## Entries taken from a collection
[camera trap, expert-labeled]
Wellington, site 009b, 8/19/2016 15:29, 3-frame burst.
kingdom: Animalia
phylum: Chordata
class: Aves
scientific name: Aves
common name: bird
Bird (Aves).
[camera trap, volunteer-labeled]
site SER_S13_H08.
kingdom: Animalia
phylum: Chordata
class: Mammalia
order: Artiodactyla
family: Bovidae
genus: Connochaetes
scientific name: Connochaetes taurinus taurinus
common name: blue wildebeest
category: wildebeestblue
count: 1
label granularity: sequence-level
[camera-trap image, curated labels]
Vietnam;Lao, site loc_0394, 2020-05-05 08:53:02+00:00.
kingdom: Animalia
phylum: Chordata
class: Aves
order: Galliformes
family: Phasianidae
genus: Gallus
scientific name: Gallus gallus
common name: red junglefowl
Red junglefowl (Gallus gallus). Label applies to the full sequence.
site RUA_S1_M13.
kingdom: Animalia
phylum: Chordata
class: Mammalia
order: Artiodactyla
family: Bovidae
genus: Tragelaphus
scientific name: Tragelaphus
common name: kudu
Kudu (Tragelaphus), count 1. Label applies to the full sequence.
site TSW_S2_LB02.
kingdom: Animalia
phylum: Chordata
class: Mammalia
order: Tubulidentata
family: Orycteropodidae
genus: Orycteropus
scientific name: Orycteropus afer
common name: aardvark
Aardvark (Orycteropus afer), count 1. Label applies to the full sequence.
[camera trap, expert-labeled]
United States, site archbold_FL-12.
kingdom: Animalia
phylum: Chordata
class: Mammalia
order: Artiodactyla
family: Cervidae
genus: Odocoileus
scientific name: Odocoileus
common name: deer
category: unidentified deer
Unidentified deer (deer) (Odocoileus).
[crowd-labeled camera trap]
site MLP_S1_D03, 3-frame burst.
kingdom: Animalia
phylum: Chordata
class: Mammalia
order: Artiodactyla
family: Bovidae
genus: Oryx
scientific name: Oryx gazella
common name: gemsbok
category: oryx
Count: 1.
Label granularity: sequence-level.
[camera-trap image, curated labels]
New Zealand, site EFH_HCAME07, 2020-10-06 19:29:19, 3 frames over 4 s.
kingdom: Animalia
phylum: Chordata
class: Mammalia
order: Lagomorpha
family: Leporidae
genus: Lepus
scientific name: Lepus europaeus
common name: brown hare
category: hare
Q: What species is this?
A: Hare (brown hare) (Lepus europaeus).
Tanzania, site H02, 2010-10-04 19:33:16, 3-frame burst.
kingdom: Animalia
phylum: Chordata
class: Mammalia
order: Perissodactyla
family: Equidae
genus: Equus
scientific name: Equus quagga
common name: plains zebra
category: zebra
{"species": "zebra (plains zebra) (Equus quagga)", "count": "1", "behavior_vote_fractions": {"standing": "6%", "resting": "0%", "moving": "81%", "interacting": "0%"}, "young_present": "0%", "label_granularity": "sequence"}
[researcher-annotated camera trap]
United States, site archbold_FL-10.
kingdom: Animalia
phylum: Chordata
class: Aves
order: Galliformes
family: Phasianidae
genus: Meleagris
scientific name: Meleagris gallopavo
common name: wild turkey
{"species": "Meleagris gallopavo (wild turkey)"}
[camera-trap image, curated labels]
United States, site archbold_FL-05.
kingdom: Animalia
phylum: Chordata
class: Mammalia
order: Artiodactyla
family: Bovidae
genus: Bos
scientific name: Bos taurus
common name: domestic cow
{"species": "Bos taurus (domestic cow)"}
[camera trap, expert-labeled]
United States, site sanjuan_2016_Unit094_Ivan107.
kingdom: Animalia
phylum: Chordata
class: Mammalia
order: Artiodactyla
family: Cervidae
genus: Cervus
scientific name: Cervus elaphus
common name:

## Work to complete
Quote every entry exactly.

## Answer space
[camera trap, expert-labeled]
Wellington, site 009b, 8/19/2016 15:29, 3-frame burst.
kingdom: Animalia
phylum: Chordata
class: Aves
scientific name: Aves
common name: bird
Bird (Aves).
[camera trap, volunteer-labeled]
site SER_S13_H08.
kingdom: Animalia
phylum: Chordata
class: Mammalia
order: Artiodactyla
family: Bovidae
genus: Connochaetes
scientific name: Connochaetes taurinus taurinus
common name: blue wildebeest
category: wildebeestblue
count: 1
label granularity: sequence-level
[camera-trap image, curated labels]
Vietnam;Lao, site loc_0394, 2020-05-05 08:53:02+00:00.
kingdom: Animalia
phylum: Chordata
class: Aves
order: Galliformes
family: Phasianidae
genus: Gallus
scientific name: Gallus gallus
common name: red junglefowl
Red junglefowl (Gallus gallus). Label applies to the full sequence.
site RUA_S1_M13.
kingdom: Animalia
phylum: Chordata
class: Mammalia
order: Artiodactyla
family: Bovidae
genus: Tragelaphus
scientific name: Tragelaphus
common name: kudu
Kudu (Tragelaphus), count 1. Label applies to the full sequence.
site TSW_S2_LB02.
kingdom: Animalia
phylum: Chordata
class: Mammalia
order: Tubulidentata
family: Orycteropodidae
genus: Orycteropus
scientific name: Orycteropus afer
common name: aardvark
Aardvark (Orycteropus afer), count 1. Label applies to the full sequence.
[camera trap, expert-labeled]
United States, site archbold_FL-12.
kingdom: Animalia
phylum: Chordata
class: Mammalia
order: Artiodactyla
family: Cervidae
genus: Odocoileus
scientific name: Odocoileus
common name: deer
category: unidentified deer
Unidentified deer (deer) (Odocoileus).
[crowd-labeled camera trap]
site MLP_S1_D03, 3-frame burst.
kingdom: Animalia
phylum: Chordata
class: Mammalia
order: Artiodactyla
family: Bovidae
genus: Oryx
scientific name: Oryx gazella
common name: gemsbok
category: oryx
Count: 1.
Label granularity: sequence-level.
[camera-trap image, curated labels]
New Zealand, site EFH_HCAME07, 2020-10-06 19:29:19, 3 frames over 4 s.
kingdom: Animalia
phylum: Chordata
class: Mammalia
order: Lagomorpha
family: Leporidae
genus: Lepus
scientific name: Lepus europaeus
common name: brown hare
category: hare
Q: What species is this?
A: Hare (brown hare) (Lepus europaeus).
Tanzania, site H02, 2010-10-04 19:33:16, 3-frame burst.
kingdom: Animalia
phylum: Chordata
class: Mammalia
order: Perissodactyla
family: Equidae
genus: Equus
scientific name: Equus quagga
common name: plains zebra
category: zebra
{"species": "zebra (plains zebra) (Equus quagga)", "count": "1", "behavior_vote_fractions": {"standing": "6%", "resting": "0%", "moving": "81%", "interacting": "0%"}, "young_present": "0%", "label_granularity": "sequence"}
[researcher-annotated camera trap]
United States, site archbold_FL-10.
kingdom: Animalia
phylum: Chordata
class: Aves
order: Galliformes
family: Phasianidae
genus: Meleagris
scientific name: Meleagris gallopavo
common name: wild turkey
{"species": "Meleagris gallopavo (wild turkey)"}
[camera-trap image, curated labels]
United States, site archbold_FL-05.
kingdom: Animalia
phylum: Chordata
class: Mammalia
order: Artiodactyla
family: Bovidae
genus: Bos
scientific name: Bos taurus
common name: domestic cow
{"species": "Bos taurus (domestic cow)"}
[camera trap, expert-labeled]
United States, site sanjuan_2016_Unit094_Ivan107.
kingdom: Animalia
phylum: Chordata
class: Mammalia
order: Artiodactyla
family: Cervidae
genus: Cervus
scientific name: Cervus elaphus
common name:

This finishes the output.